This essay will examine the ways that secular media acquire, interpret, and disseminate information regarding religious movements and institutions and will seek to evaluate the media’s fundamental biases in relation to various religions’ claims that their teachings and practices are divinely inspired and essentially incomprehensible to “unbelievers.” The question will be examined as to whether it may be the case that media are adequately equipped to evaluate certain aspects of religious movements and institutions at a certain level, but are incapable of comprehension and evaluation at another level. If such is the case, how can these different levels be distinguished?
When it comes to the various public media reporting on and disseminating information regarding churches, synagogues, mosques, temples, religious schools, and missionary organizations, scandalmongering appears to be the order of the day. Admittedly, the scandals are often real ones – and the religious institutions caught up in them are deserving of the exposure they receive. But is it always the case that secular media organizations are adequately equipped to evaluate the underlying and behind-the-scenes beliefs and practices of religious organizations? Are there not fundamental differences between the presuppositions and worldviews of secular media and those of religious institutions?

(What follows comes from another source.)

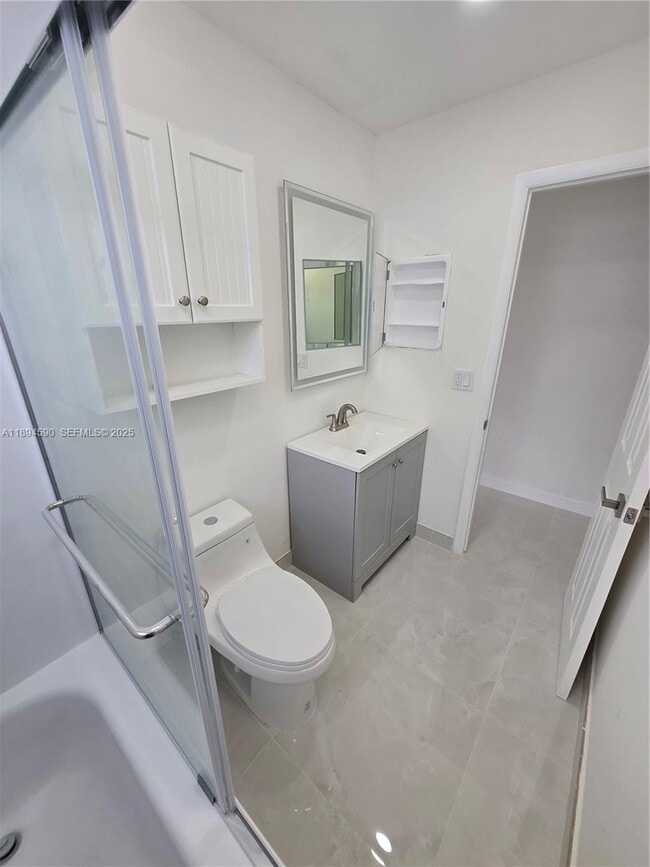 Building Photo - 600 SW 8th Pl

The Tanach’s Book of Proverbs states that “evildoers do not understand what is right, but those who seek the Lord understand it fully” (Proverbs 28:5). Would not the secular media be classified by the religious as in some sense “evildoers,” based on the admission by most media personnel to an atheistic or agnostic philosophy of life? When the apostle Paul states that “the man without the Spirit does not accept the things that come from the Spirit of God, for they are foolishness to him and he cannot understand them because they are spiritually discerned” (1 Corinthians 2:14), are these claims only a form of spiritual arrogance? Or do Christians actually operate with an epistemology that is inaccessible to non-Christians? When the Qur’an notes that “it is not fitting for a man that Allah should speak to him except by inspiration…” (Sura 42:51), implying that the spiritually devout have access to “inspired information” that the unbeliever does not have, is such information essentially incontestable by secularists?
The goal of the authors is to test (as much as possible) the claim of religions to have access to information not accessible or comprehensible by “non-religious persons,” a category into which most media personnel self-admittedly fall. Even apart from a supernaturalist worldview, can the claims of religions be substantiated on the basis of differing presuppositions and interpretation of available data? The authors believe that such an exploration would be of benefit both in the field of religious studies and in the fields of media and communications studies.